→ **DATA**
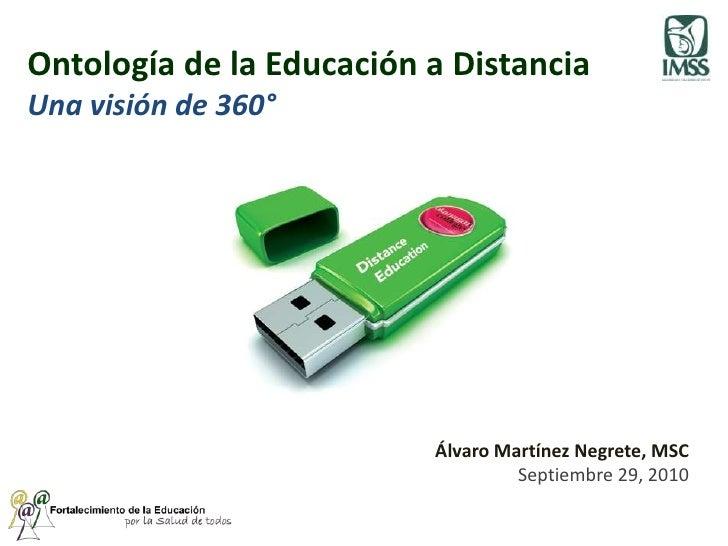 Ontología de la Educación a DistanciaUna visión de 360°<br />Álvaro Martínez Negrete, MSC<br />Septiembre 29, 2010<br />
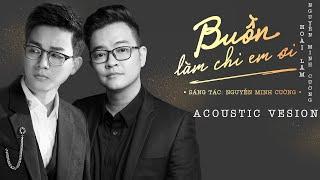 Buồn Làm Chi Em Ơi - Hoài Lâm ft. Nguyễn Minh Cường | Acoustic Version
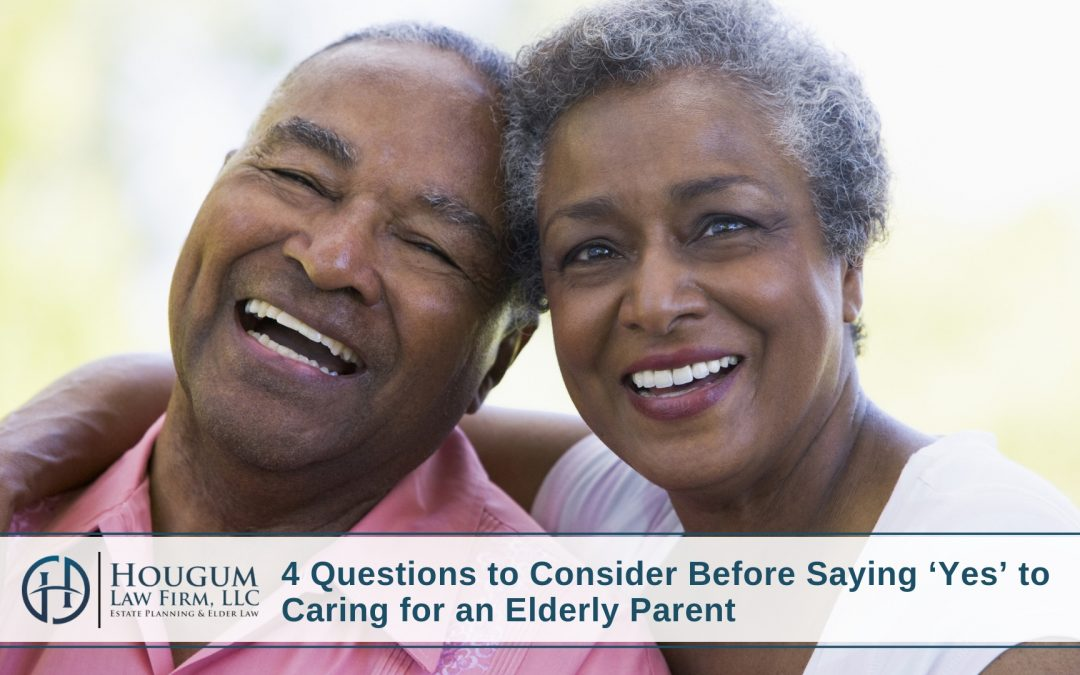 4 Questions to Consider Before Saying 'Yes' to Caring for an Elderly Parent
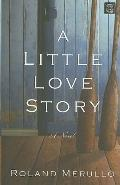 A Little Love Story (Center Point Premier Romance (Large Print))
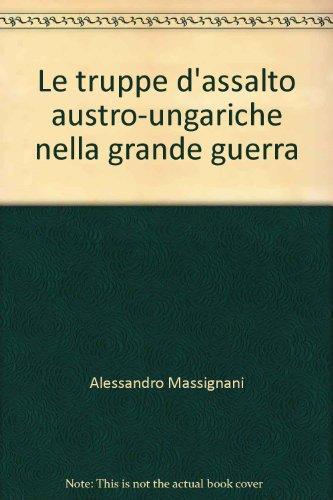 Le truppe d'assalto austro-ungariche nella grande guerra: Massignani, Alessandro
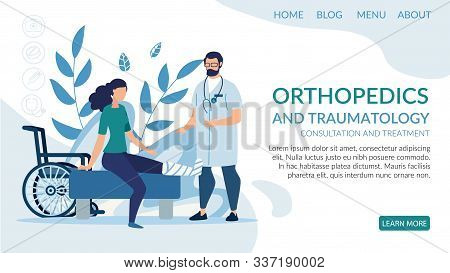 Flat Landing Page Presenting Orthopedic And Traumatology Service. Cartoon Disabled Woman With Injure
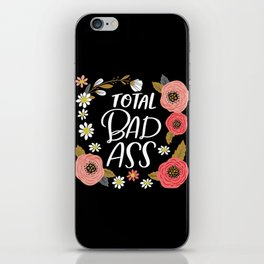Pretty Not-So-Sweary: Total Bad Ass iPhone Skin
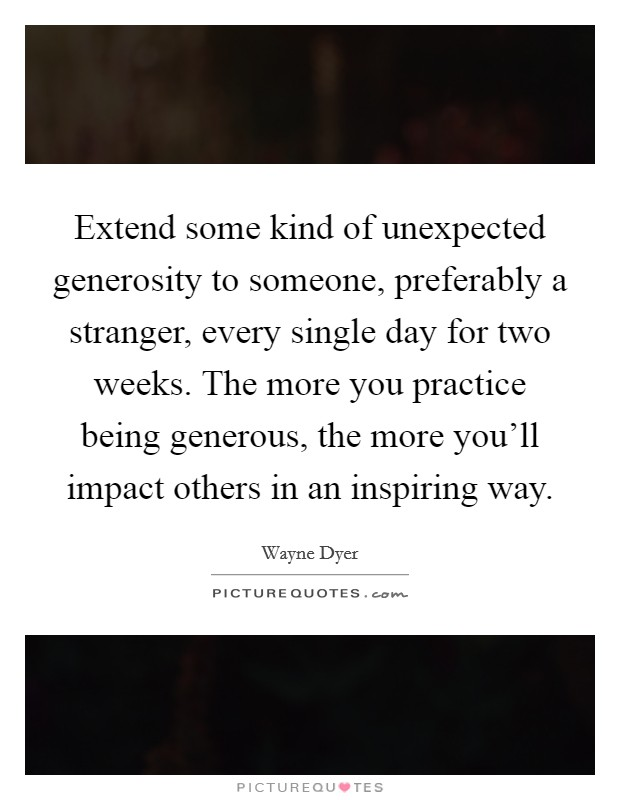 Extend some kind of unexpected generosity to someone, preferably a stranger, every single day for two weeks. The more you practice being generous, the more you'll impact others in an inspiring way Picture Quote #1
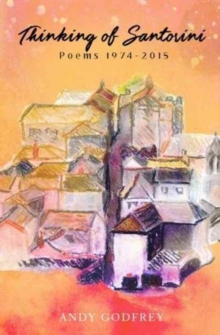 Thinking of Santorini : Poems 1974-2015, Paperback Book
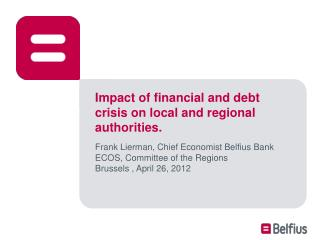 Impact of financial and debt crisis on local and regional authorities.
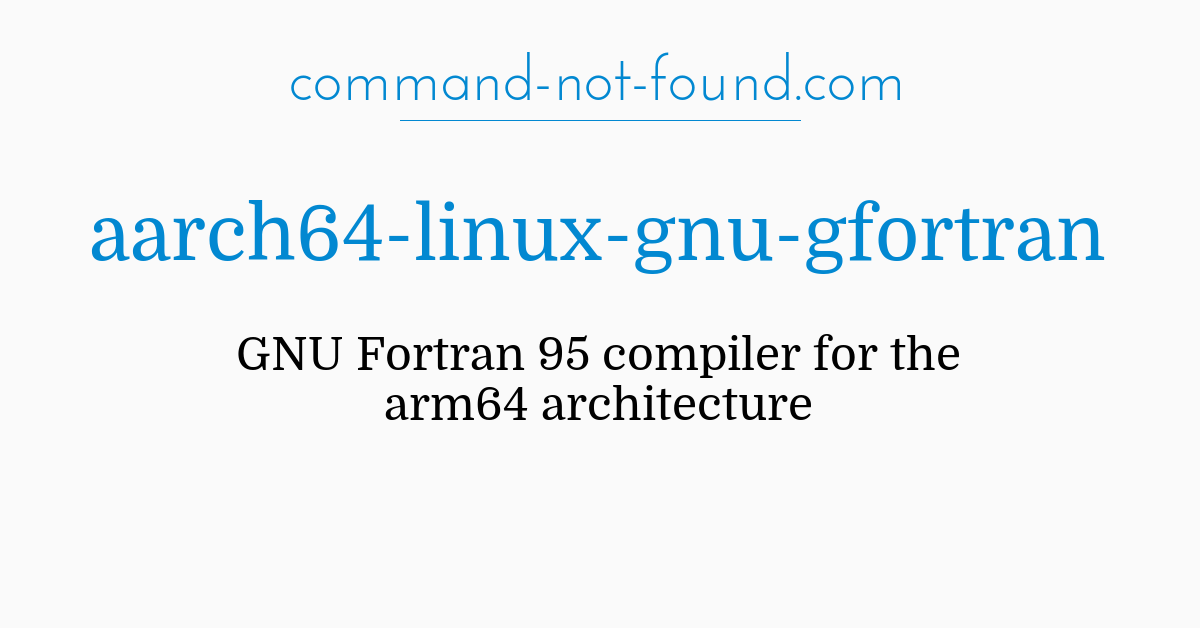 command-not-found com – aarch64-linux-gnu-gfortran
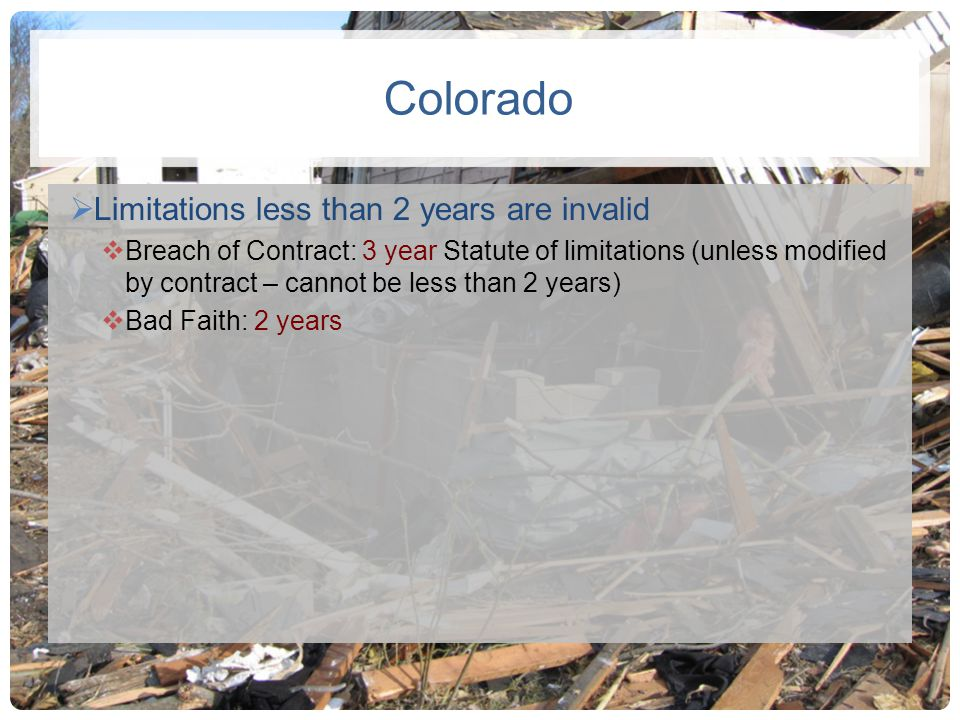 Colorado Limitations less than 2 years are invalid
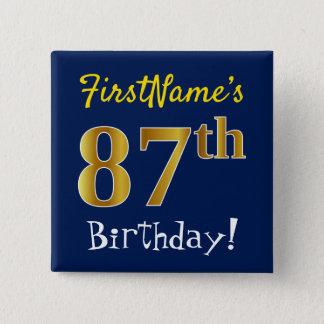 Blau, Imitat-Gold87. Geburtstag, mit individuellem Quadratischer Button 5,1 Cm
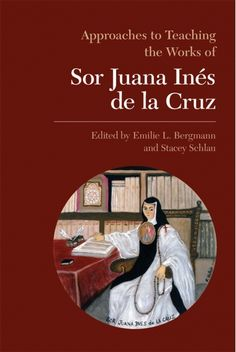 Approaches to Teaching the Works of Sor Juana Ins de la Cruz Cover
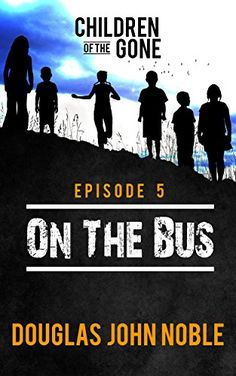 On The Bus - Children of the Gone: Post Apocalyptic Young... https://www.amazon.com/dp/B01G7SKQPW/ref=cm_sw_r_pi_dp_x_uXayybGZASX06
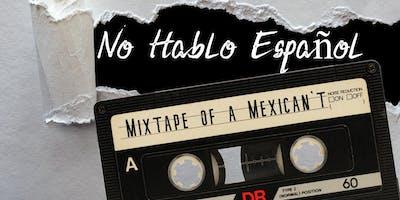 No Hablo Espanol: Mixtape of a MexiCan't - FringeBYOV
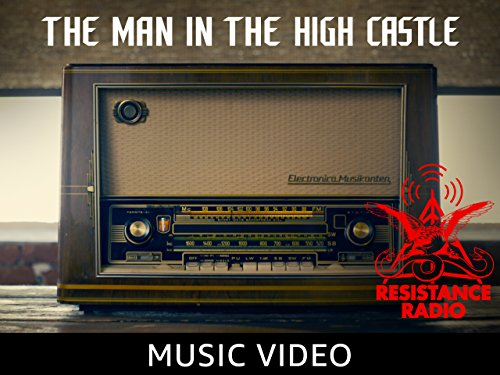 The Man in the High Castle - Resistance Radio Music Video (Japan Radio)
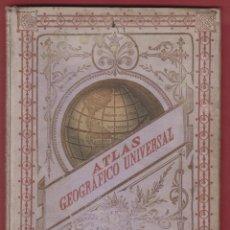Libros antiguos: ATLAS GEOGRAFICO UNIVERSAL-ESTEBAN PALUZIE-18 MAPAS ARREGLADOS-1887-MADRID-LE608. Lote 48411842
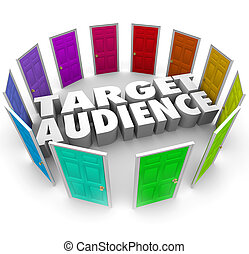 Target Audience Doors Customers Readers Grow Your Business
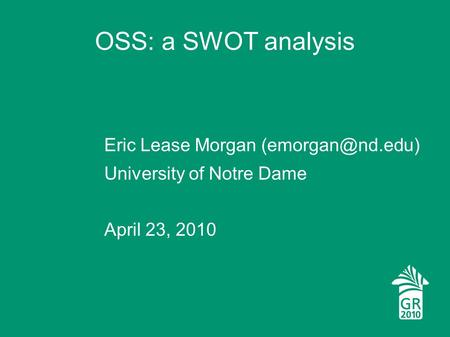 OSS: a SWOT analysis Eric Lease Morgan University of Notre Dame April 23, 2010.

→ **REQUIRED WORK**
Return exactly the lines of the data, beginning with the first and ending with the line containing "A Little Love". Skip the pictures.

→ **SOLUTION TO THIS EXERCISE**
 Ontología de la Educación a DistanciaUna visión de 360°<br />Álvaro Martínez Negrete, MSC<br />Septiembre 29, 2010<br />
 Buồn Làm Chi Em Ơi - Hoài Lâm ft. Nguyễn Minh Cường | Acoustic Version
 4 Questions to Consider Before Saying 'Yes' to Caring for an Elderly Parent
 A Little Love Story (Center Point Premier Romance (Large Print))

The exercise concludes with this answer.